Available data
● ● ● ● ● ● ●

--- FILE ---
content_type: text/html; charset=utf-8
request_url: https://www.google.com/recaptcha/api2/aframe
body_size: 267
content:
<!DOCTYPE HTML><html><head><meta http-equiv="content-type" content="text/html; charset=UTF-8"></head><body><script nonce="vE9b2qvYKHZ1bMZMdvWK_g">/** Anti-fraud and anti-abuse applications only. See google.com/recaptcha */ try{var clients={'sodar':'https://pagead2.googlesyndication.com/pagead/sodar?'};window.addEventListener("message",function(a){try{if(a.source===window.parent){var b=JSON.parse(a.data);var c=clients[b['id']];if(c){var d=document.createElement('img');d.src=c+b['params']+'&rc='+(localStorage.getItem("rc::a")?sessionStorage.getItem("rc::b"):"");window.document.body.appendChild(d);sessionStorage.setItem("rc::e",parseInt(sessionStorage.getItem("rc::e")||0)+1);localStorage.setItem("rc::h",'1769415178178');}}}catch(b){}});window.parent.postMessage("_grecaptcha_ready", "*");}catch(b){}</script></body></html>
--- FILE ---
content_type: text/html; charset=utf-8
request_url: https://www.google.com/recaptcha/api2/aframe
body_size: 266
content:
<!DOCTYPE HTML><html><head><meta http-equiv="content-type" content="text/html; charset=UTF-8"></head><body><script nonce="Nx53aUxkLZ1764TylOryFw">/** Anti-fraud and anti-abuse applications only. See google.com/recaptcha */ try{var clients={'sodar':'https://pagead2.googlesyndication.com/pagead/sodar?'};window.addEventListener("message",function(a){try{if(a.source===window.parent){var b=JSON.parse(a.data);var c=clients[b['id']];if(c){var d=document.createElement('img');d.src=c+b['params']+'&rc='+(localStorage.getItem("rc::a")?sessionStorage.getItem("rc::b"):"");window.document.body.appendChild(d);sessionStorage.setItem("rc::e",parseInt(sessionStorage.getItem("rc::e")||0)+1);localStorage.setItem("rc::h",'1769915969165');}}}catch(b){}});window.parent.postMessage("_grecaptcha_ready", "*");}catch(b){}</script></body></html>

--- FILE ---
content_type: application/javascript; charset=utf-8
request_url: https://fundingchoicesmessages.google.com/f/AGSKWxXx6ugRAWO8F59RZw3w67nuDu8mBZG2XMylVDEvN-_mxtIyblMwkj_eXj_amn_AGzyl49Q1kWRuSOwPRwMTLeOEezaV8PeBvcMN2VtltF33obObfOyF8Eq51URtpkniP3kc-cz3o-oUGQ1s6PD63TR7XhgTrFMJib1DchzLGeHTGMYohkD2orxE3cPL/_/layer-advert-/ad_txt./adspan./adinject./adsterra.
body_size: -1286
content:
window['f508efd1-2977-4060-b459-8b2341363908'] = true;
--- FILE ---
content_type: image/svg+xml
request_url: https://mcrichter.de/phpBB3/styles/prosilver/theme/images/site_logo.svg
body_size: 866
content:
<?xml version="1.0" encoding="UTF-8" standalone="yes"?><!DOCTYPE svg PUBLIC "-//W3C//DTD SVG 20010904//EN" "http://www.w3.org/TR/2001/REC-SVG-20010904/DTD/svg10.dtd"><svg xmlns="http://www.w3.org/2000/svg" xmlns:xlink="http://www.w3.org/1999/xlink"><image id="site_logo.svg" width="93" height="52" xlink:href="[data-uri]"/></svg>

● ● ● ● ● ● ●

Aim of the task
The response must consist solely of the lines from the one with "body_size: -1286" through the end of the listing above, copied exactly; please include the first and the last.

Solution to the problem
body_size: -1286
content:
window['f508efd1-2977-4060-b459-8b2341363908'] = true;
--- FILE ---
content_type: image/svg+xml
request_url: https://mcrichter.de/phpBB3/styles/prosilver/theme/images/site_logo.svg
body_size: 866
content:
<?xml version="1.0" encoding="UTF-8" standalone="yes"?><!DOCTYPE svg PUBLIC "-//W3C//DTD SVG 20010904//EN" "http://www.w3.org/TR/2001/REC-SVG-20010904/DTD/svg10.dtd"><svg xmlns="http://www.w3.org/2000/svg" xmlns:xlink="http://www.w3.org/1999/xlink"><image id="site_logo.svg" width="93" height="52" xlink:href="[data-uri]"/></svg>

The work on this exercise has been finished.